▶ _Prompt_
For each line of the data below that includes the string "Starting", count one, and answer with the sum only.

▶ _Data shown_
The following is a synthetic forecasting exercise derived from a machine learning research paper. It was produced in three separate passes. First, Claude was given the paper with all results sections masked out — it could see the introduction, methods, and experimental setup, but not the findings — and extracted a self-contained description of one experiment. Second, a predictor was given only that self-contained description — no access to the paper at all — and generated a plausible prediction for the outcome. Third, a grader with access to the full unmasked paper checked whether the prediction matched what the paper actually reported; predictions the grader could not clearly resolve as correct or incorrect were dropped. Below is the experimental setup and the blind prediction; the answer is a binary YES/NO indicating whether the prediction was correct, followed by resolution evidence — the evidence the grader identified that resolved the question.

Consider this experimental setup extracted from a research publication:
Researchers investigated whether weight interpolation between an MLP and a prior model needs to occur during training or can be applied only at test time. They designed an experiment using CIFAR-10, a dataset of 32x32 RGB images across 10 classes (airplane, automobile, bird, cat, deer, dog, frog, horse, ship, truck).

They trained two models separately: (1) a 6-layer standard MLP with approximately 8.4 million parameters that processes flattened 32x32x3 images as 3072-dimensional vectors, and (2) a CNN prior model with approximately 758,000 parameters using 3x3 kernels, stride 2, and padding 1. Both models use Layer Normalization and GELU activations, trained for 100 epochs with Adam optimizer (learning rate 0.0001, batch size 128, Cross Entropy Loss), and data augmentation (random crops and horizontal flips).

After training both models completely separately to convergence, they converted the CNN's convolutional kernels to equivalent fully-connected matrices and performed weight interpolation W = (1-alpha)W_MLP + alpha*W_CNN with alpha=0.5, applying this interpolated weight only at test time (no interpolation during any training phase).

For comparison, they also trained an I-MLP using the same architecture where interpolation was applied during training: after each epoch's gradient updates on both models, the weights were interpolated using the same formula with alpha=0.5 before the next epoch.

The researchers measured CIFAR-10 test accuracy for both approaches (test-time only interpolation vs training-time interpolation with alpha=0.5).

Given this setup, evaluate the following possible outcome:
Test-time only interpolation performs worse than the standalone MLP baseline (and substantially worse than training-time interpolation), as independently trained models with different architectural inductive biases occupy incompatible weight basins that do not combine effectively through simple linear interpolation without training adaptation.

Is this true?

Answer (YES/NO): YES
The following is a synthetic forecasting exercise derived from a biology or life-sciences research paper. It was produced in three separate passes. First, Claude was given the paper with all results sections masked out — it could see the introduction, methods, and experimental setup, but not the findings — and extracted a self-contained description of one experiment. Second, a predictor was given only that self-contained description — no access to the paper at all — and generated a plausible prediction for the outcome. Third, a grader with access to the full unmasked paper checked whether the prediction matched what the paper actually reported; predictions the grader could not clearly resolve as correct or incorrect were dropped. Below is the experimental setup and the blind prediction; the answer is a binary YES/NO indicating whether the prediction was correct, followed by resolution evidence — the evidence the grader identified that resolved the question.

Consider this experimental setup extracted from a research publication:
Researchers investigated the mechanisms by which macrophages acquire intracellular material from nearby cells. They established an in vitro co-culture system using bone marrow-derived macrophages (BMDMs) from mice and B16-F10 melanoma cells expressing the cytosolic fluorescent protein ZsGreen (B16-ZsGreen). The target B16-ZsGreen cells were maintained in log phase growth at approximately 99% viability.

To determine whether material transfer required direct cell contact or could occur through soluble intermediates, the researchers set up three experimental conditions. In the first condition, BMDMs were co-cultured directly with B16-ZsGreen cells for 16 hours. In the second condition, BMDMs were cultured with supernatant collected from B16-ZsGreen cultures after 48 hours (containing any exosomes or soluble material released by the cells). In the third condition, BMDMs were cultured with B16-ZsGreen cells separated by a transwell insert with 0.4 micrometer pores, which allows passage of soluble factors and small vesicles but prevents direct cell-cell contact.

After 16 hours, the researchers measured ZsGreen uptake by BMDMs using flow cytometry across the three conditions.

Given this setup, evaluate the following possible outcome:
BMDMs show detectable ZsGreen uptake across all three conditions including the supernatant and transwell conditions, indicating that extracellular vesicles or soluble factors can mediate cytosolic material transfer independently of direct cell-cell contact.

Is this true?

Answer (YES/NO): NO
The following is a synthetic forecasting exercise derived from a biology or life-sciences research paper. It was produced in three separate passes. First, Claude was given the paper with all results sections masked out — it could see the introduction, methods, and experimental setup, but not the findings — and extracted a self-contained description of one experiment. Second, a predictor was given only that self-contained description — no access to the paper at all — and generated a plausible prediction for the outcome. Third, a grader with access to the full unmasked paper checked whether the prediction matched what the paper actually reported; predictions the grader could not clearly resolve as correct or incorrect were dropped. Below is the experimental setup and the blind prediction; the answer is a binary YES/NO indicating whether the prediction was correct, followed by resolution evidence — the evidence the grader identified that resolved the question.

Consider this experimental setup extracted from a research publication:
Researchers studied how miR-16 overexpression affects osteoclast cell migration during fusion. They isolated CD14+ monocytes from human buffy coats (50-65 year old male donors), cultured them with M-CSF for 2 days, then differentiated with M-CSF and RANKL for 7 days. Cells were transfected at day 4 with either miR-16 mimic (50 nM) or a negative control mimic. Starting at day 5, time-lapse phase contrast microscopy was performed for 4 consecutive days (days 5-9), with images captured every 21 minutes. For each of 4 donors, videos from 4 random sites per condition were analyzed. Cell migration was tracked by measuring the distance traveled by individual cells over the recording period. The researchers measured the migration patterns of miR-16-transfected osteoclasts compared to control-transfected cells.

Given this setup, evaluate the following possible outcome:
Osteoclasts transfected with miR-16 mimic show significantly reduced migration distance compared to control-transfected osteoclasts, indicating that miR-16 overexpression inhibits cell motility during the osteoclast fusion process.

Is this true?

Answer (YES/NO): NO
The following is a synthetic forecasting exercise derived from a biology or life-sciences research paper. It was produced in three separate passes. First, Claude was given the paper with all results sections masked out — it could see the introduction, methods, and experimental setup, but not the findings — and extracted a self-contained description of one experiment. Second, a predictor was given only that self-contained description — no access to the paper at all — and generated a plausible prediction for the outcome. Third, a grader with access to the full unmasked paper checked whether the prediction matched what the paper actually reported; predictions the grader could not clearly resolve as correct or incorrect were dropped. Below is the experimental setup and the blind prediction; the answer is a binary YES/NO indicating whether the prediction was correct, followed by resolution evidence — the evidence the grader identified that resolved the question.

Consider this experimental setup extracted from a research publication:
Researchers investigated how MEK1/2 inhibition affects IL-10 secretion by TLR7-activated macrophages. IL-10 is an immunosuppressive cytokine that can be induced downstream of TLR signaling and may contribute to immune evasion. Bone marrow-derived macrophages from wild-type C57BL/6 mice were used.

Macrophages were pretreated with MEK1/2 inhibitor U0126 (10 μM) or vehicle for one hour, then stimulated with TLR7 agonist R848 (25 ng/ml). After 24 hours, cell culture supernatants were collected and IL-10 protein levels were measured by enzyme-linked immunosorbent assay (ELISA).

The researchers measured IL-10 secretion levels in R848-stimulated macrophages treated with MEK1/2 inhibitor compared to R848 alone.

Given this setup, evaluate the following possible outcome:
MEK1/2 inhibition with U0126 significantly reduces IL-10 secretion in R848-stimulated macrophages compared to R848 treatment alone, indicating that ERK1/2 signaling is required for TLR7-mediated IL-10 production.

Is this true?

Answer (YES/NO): YES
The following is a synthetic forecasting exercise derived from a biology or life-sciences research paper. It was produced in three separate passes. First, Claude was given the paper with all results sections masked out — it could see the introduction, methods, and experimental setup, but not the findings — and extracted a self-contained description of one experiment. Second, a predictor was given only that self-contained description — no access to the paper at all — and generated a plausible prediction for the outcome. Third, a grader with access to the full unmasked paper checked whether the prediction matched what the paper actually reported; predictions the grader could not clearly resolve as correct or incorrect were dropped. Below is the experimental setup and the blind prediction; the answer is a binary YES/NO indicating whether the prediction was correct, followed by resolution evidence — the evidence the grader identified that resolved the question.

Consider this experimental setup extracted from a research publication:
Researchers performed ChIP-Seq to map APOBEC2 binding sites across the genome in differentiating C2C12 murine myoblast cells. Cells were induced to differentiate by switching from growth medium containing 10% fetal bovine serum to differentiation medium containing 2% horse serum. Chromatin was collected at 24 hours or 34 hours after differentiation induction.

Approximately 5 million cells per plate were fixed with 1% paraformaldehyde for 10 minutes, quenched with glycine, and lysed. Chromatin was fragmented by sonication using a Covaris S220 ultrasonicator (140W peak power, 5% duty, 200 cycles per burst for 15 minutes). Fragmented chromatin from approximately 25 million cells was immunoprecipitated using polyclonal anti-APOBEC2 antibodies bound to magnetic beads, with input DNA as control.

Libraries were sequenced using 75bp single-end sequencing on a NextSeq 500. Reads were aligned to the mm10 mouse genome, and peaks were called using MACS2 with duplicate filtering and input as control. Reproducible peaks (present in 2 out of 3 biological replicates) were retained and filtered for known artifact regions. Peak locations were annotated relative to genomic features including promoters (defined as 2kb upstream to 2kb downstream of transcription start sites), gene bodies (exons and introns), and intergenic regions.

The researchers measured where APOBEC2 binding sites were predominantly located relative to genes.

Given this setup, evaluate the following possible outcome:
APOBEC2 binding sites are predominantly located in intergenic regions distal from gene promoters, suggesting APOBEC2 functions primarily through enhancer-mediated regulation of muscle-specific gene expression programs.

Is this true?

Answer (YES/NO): NO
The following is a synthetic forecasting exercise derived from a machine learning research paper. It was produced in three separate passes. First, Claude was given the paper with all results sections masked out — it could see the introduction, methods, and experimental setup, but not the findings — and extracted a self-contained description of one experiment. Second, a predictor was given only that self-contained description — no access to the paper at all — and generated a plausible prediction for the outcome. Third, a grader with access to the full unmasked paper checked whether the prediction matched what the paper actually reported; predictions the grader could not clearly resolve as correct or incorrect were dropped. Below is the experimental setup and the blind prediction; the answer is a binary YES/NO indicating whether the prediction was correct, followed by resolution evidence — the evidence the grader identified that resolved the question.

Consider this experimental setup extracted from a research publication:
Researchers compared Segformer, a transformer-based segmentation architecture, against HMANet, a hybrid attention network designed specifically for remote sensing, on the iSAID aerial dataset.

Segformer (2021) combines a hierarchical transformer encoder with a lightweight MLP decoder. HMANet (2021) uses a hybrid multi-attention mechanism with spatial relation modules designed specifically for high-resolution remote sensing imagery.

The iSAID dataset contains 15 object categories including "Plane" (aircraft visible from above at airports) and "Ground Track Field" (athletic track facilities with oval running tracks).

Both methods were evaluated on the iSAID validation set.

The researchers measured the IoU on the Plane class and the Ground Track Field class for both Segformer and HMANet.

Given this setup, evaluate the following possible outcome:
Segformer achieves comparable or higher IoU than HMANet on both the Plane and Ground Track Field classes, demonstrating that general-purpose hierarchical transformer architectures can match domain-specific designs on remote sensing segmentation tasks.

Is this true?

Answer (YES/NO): YES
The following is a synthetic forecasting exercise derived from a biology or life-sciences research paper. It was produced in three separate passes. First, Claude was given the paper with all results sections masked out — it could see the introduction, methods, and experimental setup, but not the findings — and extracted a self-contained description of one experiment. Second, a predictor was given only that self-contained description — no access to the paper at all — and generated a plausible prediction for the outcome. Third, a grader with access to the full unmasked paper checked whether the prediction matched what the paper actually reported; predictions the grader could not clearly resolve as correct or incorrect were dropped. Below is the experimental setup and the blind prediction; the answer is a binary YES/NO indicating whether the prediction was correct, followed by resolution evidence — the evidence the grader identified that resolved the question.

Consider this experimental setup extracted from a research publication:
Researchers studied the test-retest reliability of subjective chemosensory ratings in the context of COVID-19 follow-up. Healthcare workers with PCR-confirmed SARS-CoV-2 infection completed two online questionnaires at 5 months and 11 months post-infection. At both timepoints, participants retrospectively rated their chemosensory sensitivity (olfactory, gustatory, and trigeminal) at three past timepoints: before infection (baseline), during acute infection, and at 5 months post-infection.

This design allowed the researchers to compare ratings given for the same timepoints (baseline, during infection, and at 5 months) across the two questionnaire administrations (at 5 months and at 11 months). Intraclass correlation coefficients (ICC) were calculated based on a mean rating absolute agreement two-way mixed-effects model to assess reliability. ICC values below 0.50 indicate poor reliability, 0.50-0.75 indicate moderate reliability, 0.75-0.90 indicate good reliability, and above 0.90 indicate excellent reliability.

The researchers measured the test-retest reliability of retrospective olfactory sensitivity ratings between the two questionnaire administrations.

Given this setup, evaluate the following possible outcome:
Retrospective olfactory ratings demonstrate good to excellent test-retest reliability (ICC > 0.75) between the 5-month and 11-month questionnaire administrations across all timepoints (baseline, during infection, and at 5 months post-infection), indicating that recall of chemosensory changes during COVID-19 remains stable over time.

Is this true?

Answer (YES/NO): NO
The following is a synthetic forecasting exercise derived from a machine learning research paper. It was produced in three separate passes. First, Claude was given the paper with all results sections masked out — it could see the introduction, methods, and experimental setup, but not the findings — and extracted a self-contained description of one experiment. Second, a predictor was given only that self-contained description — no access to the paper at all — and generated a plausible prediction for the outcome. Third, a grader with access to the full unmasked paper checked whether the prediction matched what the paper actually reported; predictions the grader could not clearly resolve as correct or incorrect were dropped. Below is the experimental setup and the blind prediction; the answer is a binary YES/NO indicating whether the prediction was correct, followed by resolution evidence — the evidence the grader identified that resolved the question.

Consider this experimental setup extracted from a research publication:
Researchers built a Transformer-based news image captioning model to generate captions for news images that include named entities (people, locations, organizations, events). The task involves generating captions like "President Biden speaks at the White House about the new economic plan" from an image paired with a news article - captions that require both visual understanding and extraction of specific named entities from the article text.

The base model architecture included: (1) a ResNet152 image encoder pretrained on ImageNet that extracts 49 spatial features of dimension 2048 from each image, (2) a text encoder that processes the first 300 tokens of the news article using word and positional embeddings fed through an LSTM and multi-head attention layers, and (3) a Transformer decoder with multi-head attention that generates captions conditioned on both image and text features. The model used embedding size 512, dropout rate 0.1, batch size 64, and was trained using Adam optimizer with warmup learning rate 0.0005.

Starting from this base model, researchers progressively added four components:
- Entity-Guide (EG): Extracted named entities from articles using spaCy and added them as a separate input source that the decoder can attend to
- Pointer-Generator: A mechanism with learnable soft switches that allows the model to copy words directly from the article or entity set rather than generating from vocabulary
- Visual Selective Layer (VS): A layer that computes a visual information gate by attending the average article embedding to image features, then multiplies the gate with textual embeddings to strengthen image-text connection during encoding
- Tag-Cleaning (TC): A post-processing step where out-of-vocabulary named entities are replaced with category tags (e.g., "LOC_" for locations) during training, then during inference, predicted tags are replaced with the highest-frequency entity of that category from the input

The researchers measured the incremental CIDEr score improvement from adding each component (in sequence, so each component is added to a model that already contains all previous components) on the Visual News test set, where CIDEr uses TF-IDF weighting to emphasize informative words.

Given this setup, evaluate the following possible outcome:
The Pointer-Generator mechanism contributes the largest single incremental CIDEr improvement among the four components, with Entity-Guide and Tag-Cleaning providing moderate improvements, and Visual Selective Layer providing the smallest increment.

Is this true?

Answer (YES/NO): NO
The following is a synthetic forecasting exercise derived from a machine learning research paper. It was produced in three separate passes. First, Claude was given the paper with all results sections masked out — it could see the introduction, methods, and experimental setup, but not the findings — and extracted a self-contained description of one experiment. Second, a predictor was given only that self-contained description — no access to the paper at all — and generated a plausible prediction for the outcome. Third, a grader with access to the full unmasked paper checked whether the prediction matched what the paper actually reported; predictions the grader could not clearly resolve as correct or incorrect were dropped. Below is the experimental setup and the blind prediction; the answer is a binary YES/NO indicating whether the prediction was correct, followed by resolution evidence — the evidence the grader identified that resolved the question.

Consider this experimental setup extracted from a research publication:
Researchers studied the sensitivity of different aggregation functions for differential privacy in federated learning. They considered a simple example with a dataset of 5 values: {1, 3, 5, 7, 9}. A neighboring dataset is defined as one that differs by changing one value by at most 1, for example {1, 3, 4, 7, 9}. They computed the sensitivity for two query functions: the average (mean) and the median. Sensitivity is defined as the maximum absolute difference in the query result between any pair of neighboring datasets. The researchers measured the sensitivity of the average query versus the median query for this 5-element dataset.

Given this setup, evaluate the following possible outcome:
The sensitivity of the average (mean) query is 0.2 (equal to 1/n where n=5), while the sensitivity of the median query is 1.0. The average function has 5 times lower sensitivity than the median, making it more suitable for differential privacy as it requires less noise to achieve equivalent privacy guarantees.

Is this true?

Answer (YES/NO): YES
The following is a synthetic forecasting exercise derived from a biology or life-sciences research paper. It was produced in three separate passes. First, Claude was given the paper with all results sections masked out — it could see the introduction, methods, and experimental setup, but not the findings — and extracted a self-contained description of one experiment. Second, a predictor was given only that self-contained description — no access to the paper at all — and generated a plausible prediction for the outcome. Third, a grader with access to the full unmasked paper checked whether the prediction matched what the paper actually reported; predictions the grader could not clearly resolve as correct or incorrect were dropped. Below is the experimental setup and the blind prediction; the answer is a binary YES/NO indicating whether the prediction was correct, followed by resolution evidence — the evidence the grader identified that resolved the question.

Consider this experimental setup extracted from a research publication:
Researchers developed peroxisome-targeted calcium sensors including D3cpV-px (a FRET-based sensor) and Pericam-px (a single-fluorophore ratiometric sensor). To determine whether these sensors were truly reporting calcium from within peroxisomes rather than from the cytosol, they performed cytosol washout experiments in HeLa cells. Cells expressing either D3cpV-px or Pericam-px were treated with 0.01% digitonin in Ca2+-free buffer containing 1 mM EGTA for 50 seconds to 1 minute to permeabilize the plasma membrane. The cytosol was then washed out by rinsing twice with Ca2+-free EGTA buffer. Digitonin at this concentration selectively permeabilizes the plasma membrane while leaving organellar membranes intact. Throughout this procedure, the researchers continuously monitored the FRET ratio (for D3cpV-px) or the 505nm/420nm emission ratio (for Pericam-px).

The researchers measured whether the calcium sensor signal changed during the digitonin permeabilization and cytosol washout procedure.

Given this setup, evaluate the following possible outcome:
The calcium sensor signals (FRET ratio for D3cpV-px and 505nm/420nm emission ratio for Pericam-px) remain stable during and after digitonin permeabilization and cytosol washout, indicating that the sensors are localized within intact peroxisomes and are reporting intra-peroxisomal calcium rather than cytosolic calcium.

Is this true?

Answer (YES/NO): YES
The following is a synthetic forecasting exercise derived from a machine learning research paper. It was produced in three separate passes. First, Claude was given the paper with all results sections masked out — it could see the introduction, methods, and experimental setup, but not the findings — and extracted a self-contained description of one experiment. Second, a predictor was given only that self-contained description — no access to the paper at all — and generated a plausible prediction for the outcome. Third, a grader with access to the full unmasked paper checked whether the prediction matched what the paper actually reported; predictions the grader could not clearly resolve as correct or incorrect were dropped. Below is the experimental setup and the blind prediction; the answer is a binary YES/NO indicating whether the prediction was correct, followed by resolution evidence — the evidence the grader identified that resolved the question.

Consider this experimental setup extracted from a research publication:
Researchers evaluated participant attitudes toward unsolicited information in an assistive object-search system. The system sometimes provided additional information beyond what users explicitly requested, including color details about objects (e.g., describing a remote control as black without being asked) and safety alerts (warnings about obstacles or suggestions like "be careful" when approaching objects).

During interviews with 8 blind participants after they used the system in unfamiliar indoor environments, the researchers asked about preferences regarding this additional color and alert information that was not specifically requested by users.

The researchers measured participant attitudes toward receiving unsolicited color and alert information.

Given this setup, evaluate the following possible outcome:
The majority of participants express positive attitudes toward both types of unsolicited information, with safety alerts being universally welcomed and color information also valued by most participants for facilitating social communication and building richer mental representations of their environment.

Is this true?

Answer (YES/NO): NO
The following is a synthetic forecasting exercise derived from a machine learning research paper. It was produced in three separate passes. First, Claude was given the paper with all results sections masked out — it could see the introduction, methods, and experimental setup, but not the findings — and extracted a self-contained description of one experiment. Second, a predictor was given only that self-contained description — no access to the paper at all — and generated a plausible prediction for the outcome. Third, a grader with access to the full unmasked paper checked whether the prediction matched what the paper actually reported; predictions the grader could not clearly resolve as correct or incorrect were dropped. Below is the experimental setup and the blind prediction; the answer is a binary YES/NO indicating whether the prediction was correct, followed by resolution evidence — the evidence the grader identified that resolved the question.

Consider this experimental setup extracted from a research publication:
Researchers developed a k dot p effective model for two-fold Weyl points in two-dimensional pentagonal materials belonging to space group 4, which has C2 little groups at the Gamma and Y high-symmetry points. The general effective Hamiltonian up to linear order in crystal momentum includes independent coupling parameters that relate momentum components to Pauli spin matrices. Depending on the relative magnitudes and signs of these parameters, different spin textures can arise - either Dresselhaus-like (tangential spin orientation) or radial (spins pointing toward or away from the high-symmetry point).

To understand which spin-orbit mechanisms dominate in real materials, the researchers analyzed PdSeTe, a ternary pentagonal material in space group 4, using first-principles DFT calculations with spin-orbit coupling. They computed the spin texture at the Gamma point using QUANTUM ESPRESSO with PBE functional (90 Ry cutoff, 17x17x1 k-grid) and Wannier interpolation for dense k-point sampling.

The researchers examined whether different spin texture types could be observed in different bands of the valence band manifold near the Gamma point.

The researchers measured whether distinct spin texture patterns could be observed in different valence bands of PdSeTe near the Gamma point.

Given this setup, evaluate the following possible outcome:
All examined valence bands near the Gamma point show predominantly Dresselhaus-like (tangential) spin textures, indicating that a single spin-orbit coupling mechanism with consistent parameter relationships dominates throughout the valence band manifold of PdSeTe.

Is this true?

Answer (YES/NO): NO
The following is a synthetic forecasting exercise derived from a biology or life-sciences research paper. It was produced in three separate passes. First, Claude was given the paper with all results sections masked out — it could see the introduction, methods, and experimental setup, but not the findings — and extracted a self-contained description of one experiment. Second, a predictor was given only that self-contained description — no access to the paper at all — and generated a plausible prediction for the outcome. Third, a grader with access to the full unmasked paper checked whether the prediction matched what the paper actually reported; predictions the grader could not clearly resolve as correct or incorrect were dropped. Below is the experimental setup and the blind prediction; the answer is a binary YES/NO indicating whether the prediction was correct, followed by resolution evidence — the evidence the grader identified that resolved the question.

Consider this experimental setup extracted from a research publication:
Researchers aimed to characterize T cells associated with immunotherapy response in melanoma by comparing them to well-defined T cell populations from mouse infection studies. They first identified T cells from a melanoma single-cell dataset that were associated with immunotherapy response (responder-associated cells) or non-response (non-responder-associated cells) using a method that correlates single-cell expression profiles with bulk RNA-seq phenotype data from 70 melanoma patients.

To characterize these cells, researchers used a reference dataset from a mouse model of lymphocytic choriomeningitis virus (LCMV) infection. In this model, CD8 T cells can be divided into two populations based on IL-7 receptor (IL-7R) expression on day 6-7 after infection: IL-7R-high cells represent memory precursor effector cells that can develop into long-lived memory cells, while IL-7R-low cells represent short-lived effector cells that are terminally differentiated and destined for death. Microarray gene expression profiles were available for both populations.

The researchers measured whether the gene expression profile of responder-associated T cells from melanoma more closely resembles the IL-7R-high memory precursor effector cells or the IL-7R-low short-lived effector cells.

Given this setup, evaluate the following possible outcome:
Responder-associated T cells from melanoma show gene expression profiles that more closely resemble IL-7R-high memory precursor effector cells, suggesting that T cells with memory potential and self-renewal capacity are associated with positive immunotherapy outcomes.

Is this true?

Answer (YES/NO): YES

▶ _Solved problem_
2